Наступила ночь. За весь этот день с неба не упало ни капли. Молодой месяц начал свой путь по небесному своду. Джунгли внезапно ожили. Закричало, умирая, какое-то животное, ему ответило наводящее ужас рычание. Инесс проснулась. До нее доносилось чье-то бормотание. Она напрягла слух. Звук исходил из того угла единственной комнаты в хижине Михаэля, где спали сам хозяин и Мишель. Ее чувства обострились. Это была молитва. Она укрепила ее веру и успокоила ее сердце, переполненное любовью.
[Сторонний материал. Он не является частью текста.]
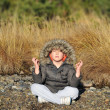 Boy meditating on the bank of mountain river — Stock Photo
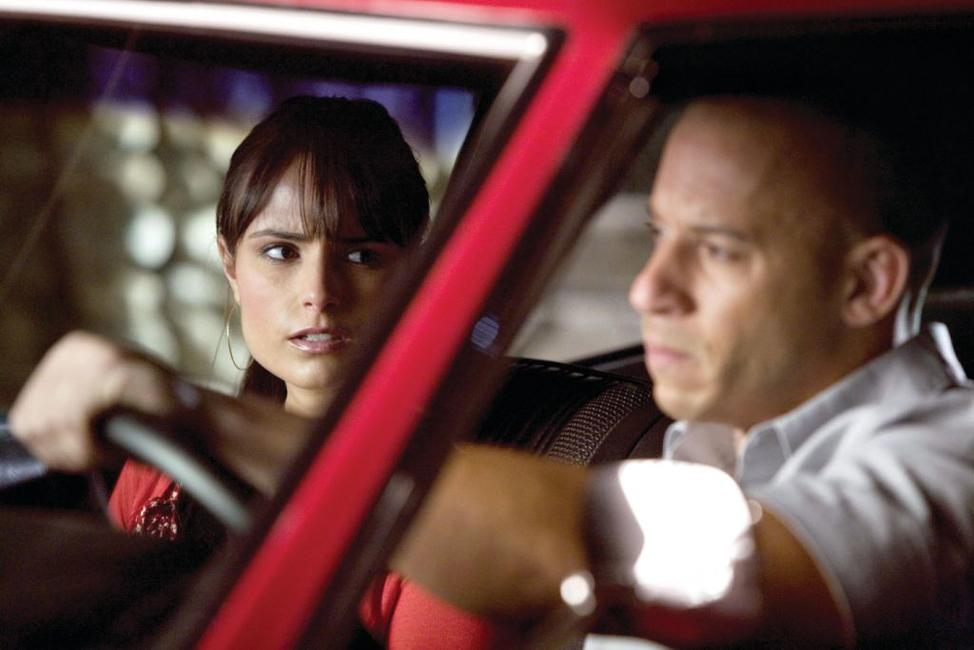 Jordana Brewster as Mia Toretto and Vin Diesel as Dom Toretto in
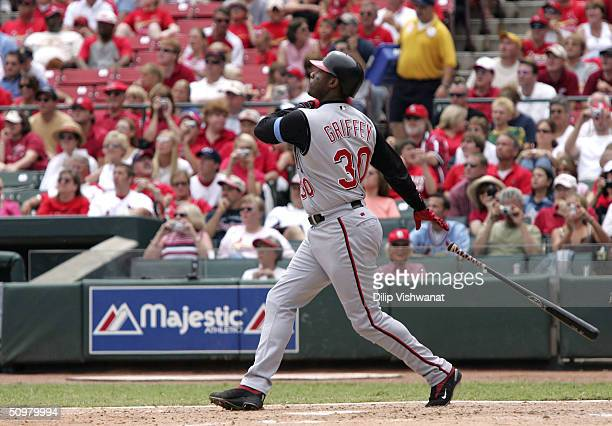 Ken Griffey Jr #30 of the Cincinnati Reds watches his 500th career home run clear the wall in the sixth inning off of pitcher Matt Morris of the St...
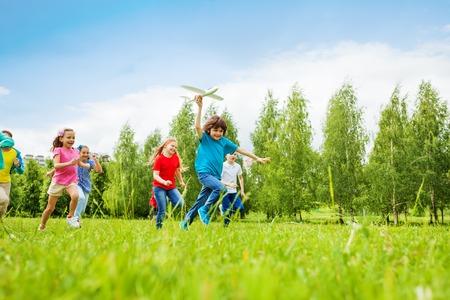 niños felices: Vista de rápido movimiento niño de la celebración de avión de juguete blanco grande y los niños detrás corriendo en el campo durante el día de verano Foto de archivo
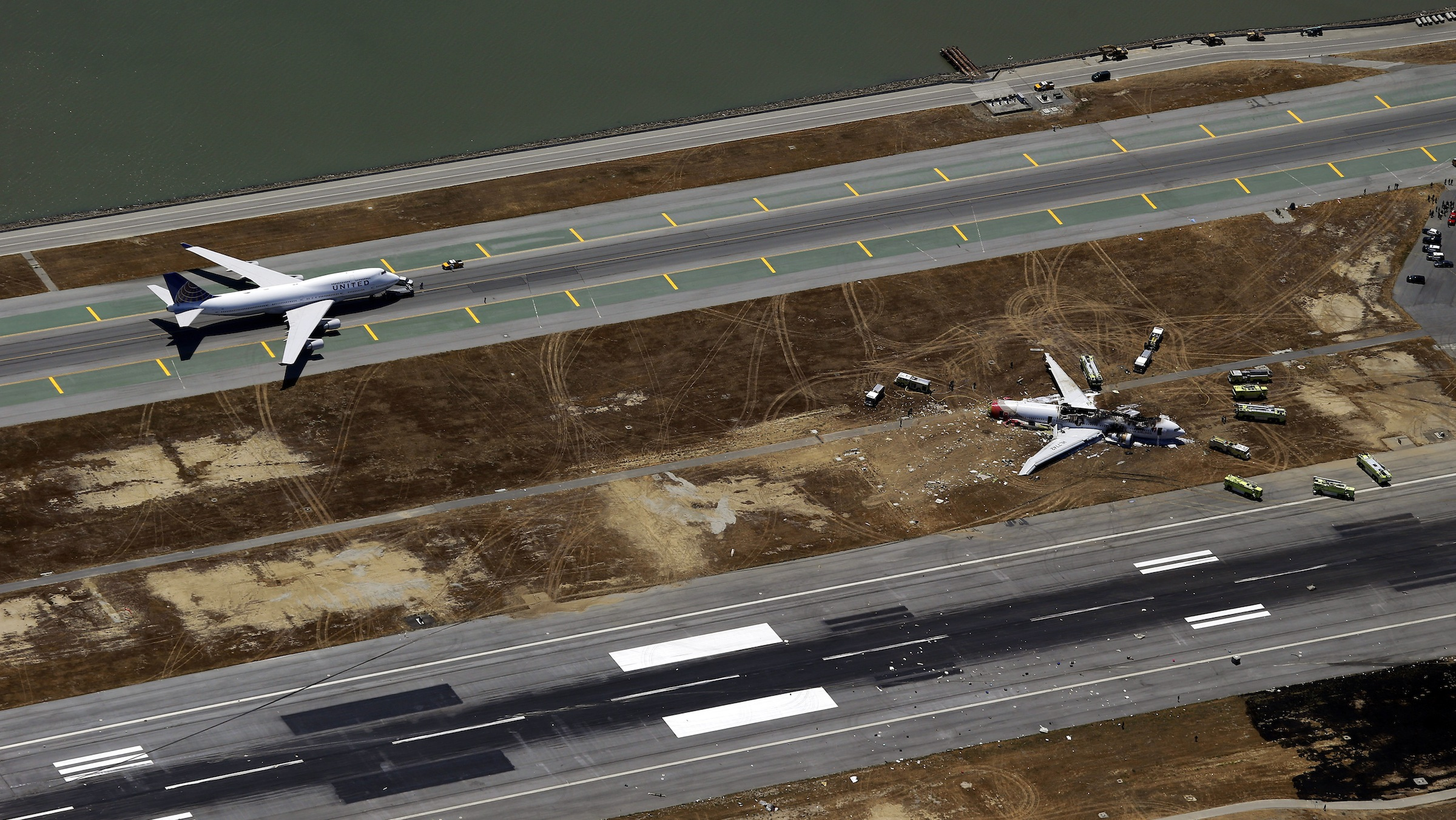 This aerial photo shows the crash site of Asiana Flight 214 at the San Francisco International Airport in San Francisco, Saturday,  July 6, 2013. (AP Photo/Marcio Jose Sanchez)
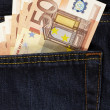 Euros in back pocket — Stock Photo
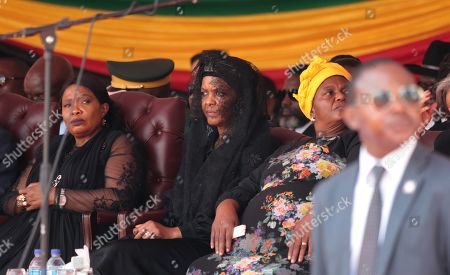 Former First Lady Grace Mugabe (C) follows the proceedings at her late husband and  former Zimbabwean President Robert Mugabe 's state funeral service at the National Sports Stadium, in Harare, Zimbabwe, 14 September 2019. Invited heads of state and former Presidents attend the ceremony. Mugabe passed away on 06 September aged 95 in Singapore where he had been receiving treatment since April this year. Mugabe led the country post-independence from 1980 to 2017 when he was ousted in a military coup.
Михаэль обращался к Господу с такими словами:
«Не удерживай, Господи, щедрот Твоих от меня; милость Твоя и истина Твоя да охраняют меня непрестанно, ибо окружили меня беды неисчислимые…»
Он вспоминал о выпавших на его долю несчастьях, о болезнях, которые чуть было не свели его в могилу, об опасностях, забравших часть его силы, о своей жизни дикого животного среди парий, о своем абсолютном и безнадежном одиночестве. Господь испытывал его ежедневно и еженощно.
«Постигли меня беззакония мои, так что видеть не могу: их более, нежели волос на голове моей; сердце мое оставило меня.
Благоволи, Господи, избавить меня; Господи! Поспеши на помощь мне».
Что до грехов, то он свершал их сотнями, и серьезных грехов. В джунглях он убил четверых мужчин. Спал с индианками, метисками и проститутками. Наслаждения возносили его на небеса, заставляли забыть о том, что некогда он поклялся хранить целомудрие. Эти наслаждения были сильней удовольствия, даруемого молитвой, и Михаэль не сопротивлялся их зову. Мысли о женской плоти терзали его разум. Вдруг он подумал о Намии, которая, должно быть, ждала его. Проснулось желание. Он сопротивлялся ему, сколько было сил, подкрепив свою добрую волю молитвой:
«Я же беден и нищ, но Господь печется о мне. Ты — помощь моя и избавитель мой, Боже мой! Не замедли.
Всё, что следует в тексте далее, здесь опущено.